Asma Al Hajri, Deputy Director General International Tourism Promotions del Ministero del Turismo – ha dichiarato: "Siamo felici di sostenere delle donne così coraggiose in questa entusiasmante avventura. Il trekking fino alla vetta del Jebel Shams è  un'esperienza indimenticabile e al tempo stesso una sfida per la preparazione atletica delle nostre partecipanti. Il viaggio riflette lo spirito di solidarietà fra le regioni del Consiglio di Cooperazione del Golfo e, una volta raggiunta la cima, il successo delle escursioniste sarà commemorato alzando le bandiere delle nazioni partecipanti."
Il trekking è iniziato il pomeriggio del 10 dicembre, dove il gruppo si è radunato a Mascate, la capitale. L’escursione ricoprirà una distanza complessiva di oltre 20km, e il sentiero è adatto a coloro che godono di una buona preparazione atletica. Classificato come sicuro dalle autorità ambientali, il sentiero è considerato uno dei più popolari siti di trekking all’interno del Sultanato in quanto offre una vista imperdibile sul wadi an Nakhar meglio noto come ‘Grand Canyon d’Arabia’ per i suoi panorami maestosi e mozzafiato.  

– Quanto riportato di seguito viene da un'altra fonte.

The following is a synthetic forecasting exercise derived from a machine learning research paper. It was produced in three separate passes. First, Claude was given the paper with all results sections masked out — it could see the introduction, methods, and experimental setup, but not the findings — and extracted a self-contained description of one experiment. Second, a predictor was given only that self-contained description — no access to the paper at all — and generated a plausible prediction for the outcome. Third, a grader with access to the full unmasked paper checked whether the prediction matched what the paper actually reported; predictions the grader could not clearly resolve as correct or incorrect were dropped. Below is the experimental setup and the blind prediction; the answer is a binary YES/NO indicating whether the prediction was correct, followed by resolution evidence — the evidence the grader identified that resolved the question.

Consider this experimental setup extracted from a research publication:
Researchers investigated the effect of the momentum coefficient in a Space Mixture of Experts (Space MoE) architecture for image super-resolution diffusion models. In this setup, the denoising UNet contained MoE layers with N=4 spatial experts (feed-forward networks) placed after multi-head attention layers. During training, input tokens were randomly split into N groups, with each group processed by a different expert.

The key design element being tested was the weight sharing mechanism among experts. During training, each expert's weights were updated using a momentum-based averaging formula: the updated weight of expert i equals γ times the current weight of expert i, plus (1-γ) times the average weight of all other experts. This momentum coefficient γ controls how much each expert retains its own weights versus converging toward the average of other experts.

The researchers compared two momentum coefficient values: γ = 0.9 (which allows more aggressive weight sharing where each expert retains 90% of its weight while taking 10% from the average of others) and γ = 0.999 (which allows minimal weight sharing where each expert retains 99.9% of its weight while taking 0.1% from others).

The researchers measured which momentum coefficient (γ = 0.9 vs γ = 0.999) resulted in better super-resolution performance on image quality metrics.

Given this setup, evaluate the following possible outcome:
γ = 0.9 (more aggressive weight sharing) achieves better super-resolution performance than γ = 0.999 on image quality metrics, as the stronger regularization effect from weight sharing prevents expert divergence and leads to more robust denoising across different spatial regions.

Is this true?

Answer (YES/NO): NO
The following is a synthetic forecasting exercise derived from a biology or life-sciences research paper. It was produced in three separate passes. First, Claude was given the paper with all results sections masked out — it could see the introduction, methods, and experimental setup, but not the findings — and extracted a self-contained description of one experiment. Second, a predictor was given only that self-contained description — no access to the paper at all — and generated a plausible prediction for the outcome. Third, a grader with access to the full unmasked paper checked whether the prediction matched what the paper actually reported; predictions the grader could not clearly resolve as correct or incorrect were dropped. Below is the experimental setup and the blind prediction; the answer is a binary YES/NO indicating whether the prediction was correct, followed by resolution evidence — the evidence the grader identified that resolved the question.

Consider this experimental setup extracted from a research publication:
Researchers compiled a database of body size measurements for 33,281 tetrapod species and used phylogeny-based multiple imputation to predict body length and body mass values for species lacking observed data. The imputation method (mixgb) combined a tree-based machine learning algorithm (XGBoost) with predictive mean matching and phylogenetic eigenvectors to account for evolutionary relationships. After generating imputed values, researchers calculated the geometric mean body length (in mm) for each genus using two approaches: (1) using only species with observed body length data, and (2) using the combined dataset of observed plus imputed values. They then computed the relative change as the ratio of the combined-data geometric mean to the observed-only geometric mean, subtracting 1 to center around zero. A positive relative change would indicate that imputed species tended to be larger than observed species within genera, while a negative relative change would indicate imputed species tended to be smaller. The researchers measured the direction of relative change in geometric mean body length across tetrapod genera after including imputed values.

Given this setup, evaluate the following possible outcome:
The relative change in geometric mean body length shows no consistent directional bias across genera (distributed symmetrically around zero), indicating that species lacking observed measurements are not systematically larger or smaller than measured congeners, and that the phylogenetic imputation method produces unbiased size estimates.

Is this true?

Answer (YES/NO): NO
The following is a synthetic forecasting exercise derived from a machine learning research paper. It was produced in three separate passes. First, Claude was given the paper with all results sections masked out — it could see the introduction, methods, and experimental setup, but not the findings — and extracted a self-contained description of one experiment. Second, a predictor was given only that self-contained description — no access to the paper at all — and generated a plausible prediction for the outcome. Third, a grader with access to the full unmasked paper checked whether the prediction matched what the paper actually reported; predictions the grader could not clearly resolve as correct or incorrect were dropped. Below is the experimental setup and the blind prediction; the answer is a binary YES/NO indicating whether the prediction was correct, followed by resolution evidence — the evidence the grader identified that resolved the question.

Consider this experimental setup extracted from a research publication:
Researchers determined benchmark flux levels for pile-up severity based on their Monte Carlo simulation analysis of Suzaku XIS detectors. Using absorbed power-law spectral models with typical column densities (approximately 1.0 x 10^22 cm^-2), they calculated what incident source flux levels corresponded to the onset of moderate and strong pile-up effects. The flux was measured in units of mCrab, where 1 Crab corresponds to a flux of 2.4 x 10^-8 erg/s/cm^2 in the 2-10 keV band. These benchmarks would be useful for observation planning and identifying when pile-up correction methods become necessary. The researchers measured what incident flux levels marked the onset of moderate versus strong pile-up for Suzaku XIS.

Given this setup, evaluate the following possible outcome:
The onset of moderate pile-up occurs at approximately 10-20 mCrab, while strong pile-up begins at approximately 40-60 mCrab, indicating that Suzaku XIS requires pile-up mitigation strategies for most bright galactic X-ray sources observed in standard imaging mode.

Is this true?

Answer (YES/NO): NO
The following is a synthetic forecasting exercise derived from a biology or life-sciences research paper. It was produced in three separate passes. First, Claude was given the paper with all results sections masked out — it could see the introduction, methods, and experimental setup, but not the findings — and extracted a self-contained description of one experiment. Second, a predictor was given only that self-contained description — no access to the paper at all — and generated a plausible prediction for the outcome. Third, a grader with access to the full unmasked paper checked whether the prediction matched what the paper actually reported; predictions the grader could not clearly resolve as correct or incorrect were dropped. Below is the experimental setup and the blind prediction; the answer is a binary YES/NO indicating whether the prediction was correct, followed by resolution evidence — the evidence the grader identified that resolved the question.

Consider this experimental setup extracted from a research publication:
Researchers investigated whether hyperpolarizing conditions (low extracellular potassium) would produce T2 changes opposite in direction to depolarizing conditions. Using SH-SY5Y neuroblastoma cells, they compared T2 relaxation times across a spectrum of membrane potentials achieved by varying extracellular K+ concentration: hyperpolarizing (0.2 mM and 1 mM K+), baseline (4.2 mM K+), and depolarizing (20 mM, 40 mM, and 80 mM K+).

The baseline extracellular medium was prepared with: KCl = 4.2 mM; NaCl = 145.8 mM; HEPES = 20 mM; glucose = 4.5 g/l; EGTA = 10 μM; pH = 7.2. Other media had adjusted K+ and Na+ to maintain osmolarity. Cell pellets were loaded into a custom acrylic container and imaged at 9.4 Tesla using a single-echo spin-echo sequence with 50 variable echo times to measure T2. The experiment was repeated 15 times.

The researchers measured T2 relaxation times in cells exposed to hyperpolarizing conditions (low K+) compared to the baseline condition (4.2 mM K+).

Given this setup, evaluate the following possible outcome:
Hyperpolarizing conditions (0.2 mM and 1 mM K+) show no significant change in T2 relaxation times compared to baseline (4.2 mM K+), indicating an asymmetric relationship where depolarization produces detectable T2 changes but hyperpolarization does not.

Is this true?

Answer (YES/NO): NO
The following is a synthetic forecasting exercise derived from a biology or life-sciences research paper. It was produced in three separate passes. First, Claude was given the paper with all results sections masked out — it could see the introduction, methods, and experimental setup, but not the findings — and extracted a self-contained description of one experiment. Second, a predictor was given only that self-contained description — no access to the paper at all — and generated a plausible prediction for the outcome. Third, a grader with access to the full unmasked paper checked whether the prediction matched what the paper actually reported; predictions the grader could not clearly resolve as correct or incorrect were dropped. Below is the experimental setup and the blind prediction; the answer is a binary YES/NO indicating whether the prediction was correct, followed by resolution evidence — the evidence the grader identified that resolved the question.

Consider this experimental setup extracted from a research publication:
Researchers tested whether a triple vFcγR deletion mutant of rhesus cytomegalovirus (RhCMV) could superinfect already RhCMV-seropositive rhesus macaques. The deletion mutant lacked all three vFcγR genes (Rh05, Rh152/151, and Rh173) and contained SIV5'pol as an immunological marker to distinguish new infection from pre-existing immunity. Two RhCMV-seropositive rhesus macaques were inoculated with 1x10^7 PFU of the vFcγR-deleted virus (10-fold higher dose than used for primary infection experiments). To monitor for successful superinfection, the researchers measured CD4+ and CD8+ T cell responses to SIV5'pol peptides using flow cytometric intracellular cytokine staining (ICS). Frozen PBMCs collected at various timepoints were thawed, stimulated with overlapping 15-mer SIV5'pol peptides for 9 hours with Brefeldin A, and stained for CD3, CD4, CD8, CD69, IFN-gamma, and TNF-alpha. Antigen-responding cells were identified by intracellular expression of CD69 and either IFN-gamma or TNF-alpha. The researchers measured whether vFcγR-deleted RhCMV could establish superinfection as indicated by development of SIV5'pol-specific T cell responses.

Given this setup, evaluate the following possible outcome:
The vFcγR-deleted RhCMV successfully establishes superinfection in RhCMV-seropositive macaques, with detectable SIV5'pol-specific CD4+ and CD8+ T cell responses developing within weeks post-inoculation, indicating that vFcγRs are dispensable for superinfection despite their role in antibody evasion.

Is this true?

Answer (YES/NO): YES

Il gruppo in partenza è composto da: Linda Al Muqaimi, Rumaitha Al Busaidi e Salsabeel Al Busaidi rappresentare Oman, Lulu Al Awadhi, Dalal Al Omar, Sabika Al Ayyar, Nourah Al Sabah, Lamia Al Ghareeb, e Aseel Al Shaheen dal Kuwait, Nada Jamsheer, Hadya Fathallah e Fatima Fathallah da Bahrain. Oltre a Nahid Al Dosary e Budoor Ashadawi dall'Arabia Saudita e, infine, Sharifa Yateem e Danah Al Ali dagli Emirati Arabi.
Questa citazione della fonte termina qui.